The Significance of Anti-Müllerian Hormone in the Identification of Polycystic Ovarian Syndrome among Pakistani Women

  • Wasim Ahmad Department of Biotechnology, UST Bannu
Keywords: Polycystic Ovary Syndrome (PCOS), Hormonal Imbalance, Ovulatory Dysfunction, Insulin Resistance, Androgen Excess


Objective: This study aims to assess the precision of serum Anti-Müllerian hormone (AMH) levels in identifying cases of polycystic ovary syndrome (PCOS), and to ascertain its potential as a substitute for the evaluation of polycystic ovarian morphology (PCOM) as outlined in the Rotterdam criteria. Moreover, the investigation seeks to explore the connection between AMH levels and the presence of hyper-androgenism in individuals with PCOS.

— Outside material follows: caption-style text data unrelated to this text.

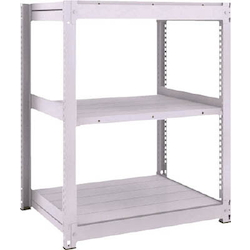 Medium Capacity Boltless Shelf Model TUG (300 kg Type, Height 1,200 mm, 3 Shelf Type) Single Unit Type (Height 1,200 mm, 3 Shelf Type)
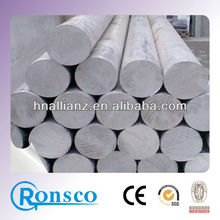 jiangsu 321 stainless steel round bar china distributor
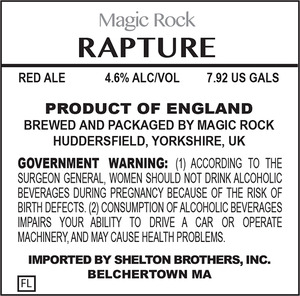 Magic Rock Rapture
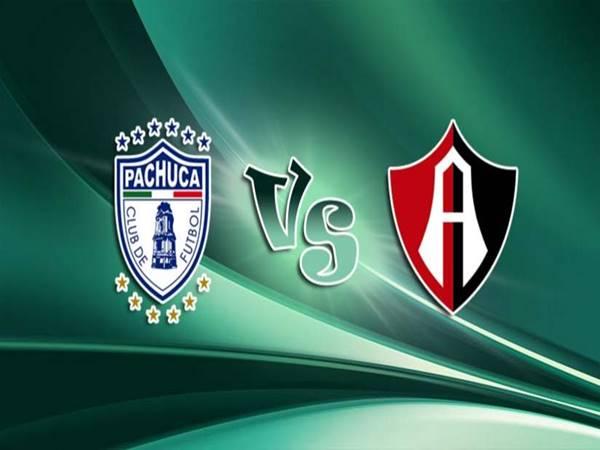 Soi kèo bóng đá FC Pachuca vs Club Atlas, 9h00 ngày 10/8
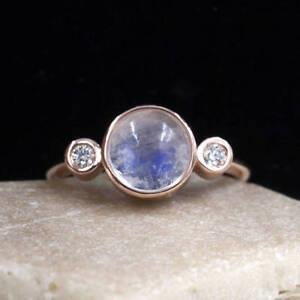8mm Natural Moon Stone Engagement Ring Diamond Bezel Setting 14K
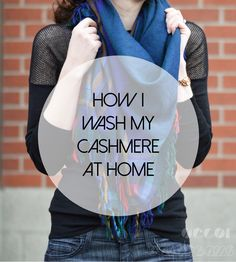 How I save hundreds of dollars a year by hand washing my silk, wool, and cashmere!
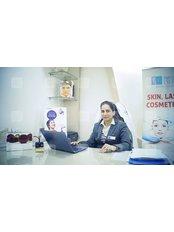 Kiran Dermasurge - Delhi - GK 2 - Dr Kiran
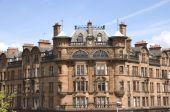 Tenement Glasgow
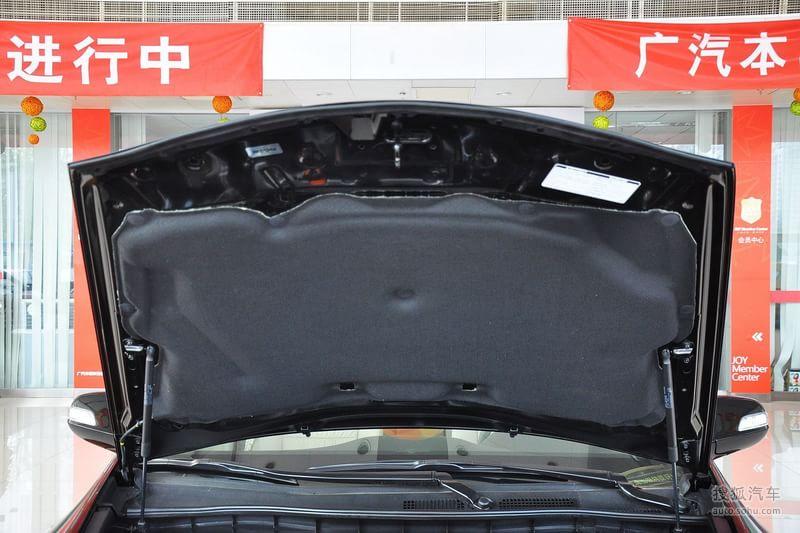 本田雅阁2012款2.4SE底盘 动力g1459547图片高清图片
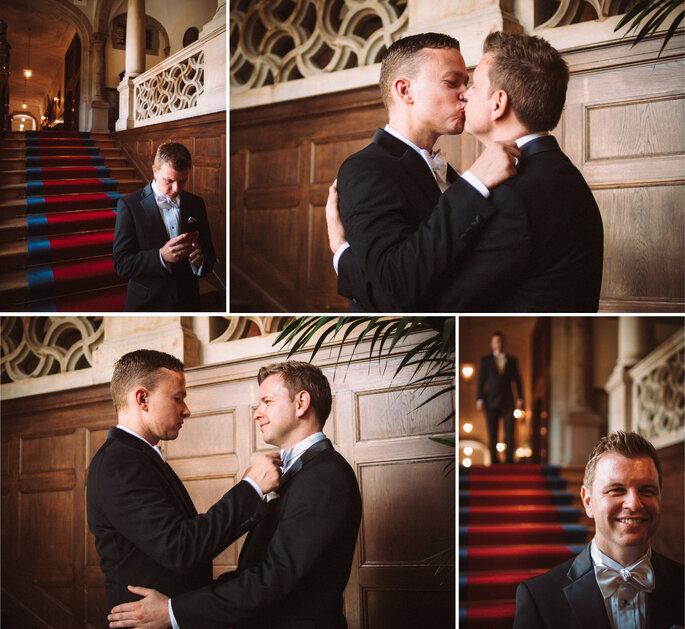 Foto: Brautrausch Wedding Photography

Methods: The research was conducted at a private hospital in Peshawar from January 2023 to June 2023, utilizing multiple parameters for diagnosis. Serum AMH levels were determined through the use of a commercially available Gen-II ELISA assay. Additionally, ovarian volume and the maximum follicle count in a single section were obtained through Transvaginal Sonography, executed by a single observer.

Results: The biochemical evaluation, executed at the Department of Bio-Chemistry IMS BHU, involved measuring Anti-Mullerian hormone (AMH) serum levels using an ultra-sensitive Gen-II enzyme-linked immunosorbent assay (ELISA) kit developed by Beckman Coulter, CA. The ELISA kit exhibited a lower limit of detectability (LoD) of 0.08 ng/ml, a lower limit of quantification (LoQ) of 0.17 mg/ml, and an intra-assay coefficient of variation of 5.8%. The unit of measurement was ng/mL, which equates to 7.14 pmol/L.

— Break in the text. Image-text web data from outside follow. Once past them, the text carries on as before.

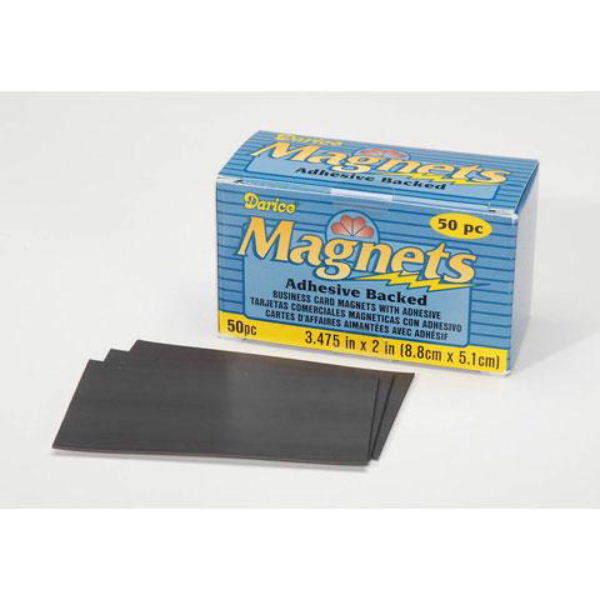Darice 101778 Business Card Magnet 3 475inch 50pack Ebay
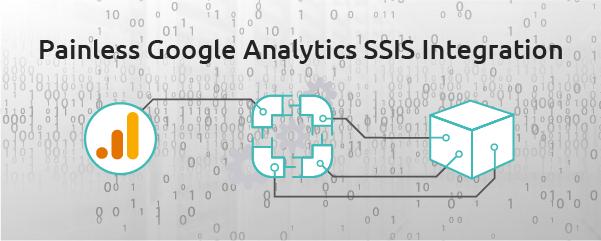 Painless Google Analytics SSIS Integration
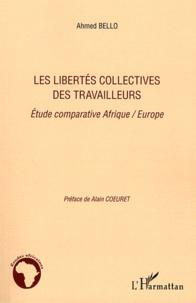 Deedr.fr Les libertés collectives des travailleurs - Etude comparative Afrique/Europe Image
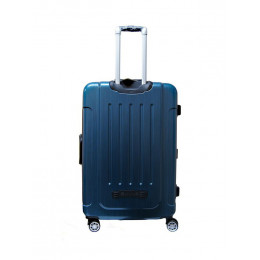 Чемодан L'case Milan Blue S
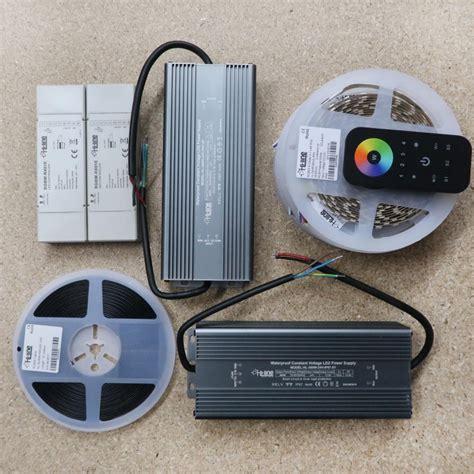 rgbw led strip light kit rgbw led strip kit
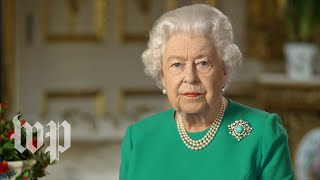 Defining moments for the queen: A brief history of Elizabeth's addresses to the nation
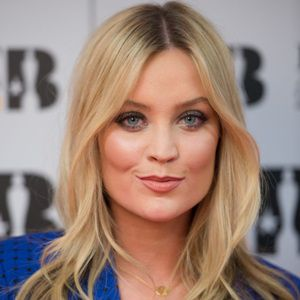 Laura Whitmore Age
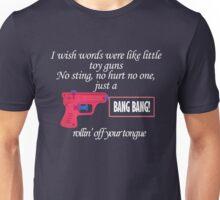 Little Toy Guns Unisex T-Shirt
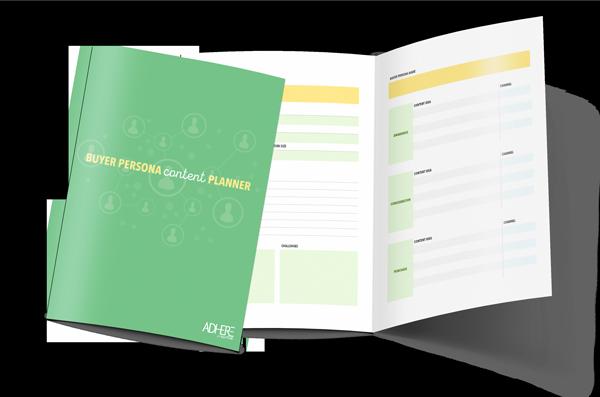 Buyer Persona Content Planner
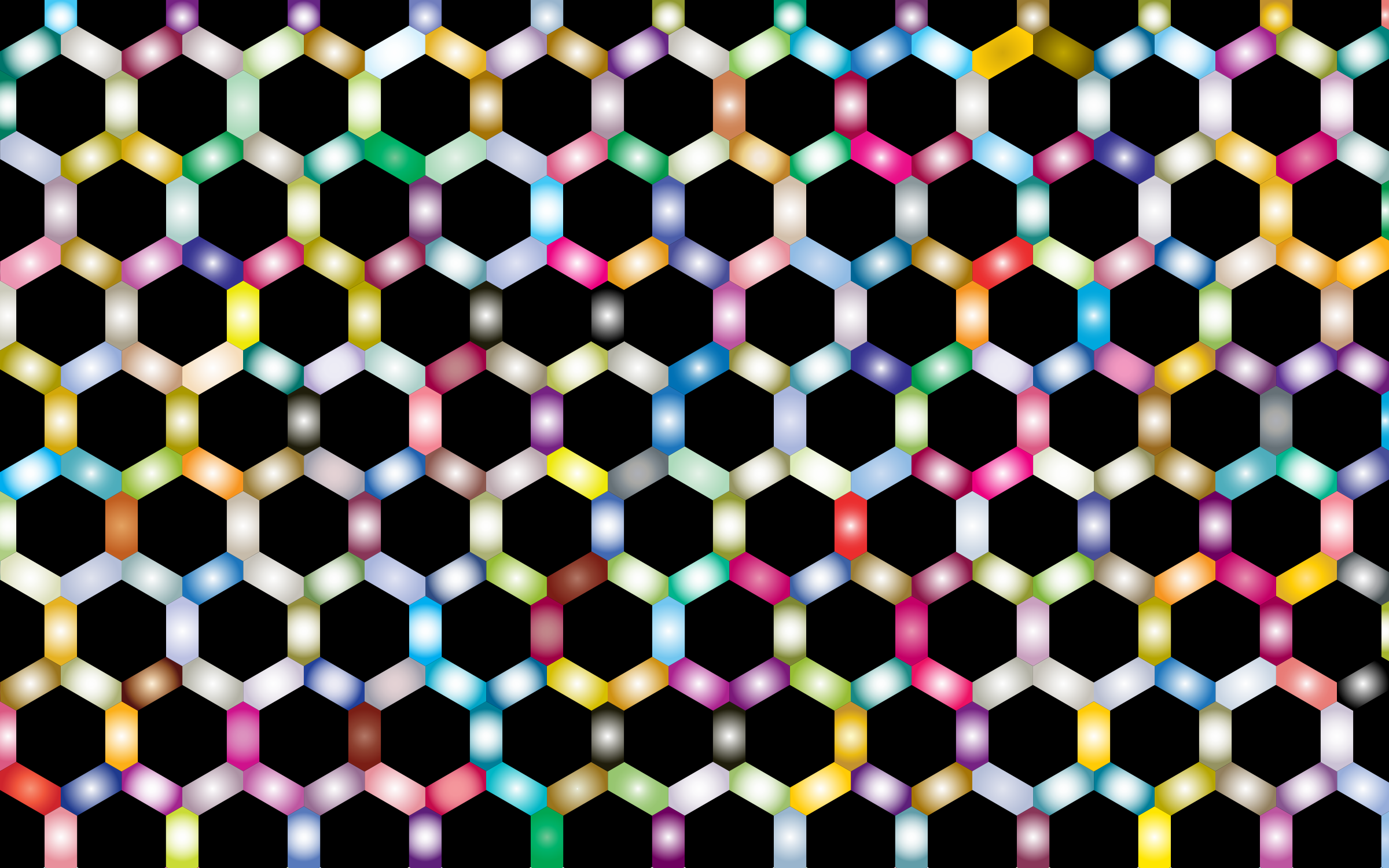 Prismatic Hexagonal Geometric Pattern 2 by GDJ
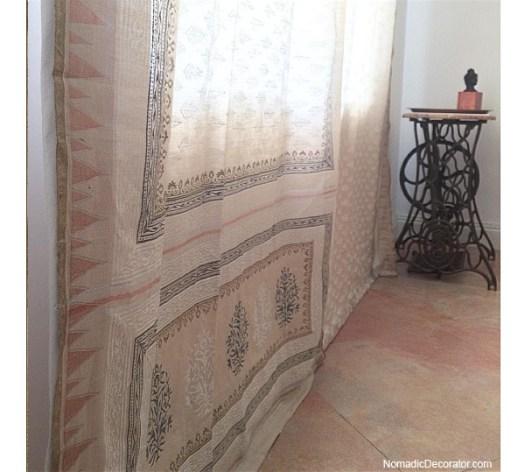 Silk Saree Curtain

Conclusion: Results from the study indicated significantly elevated levels of anti-Mullerian hormone (AMH) in individuals affected by polycystic ovary syndrome (PCOS) as compared to the control group. Although AMH alone wasn't deemed a fully dependable diagnostic marker for PCOS, the findings underscored the potential benefit of integrating AMH levels as an additional parameter within the existing Rotterdam criteria. Such inclusion could potentially enhance the precision of PCOS diagnosis. Therefore, AMH levels hold promise as a valuable supplementary marker for diagnosing PCOS.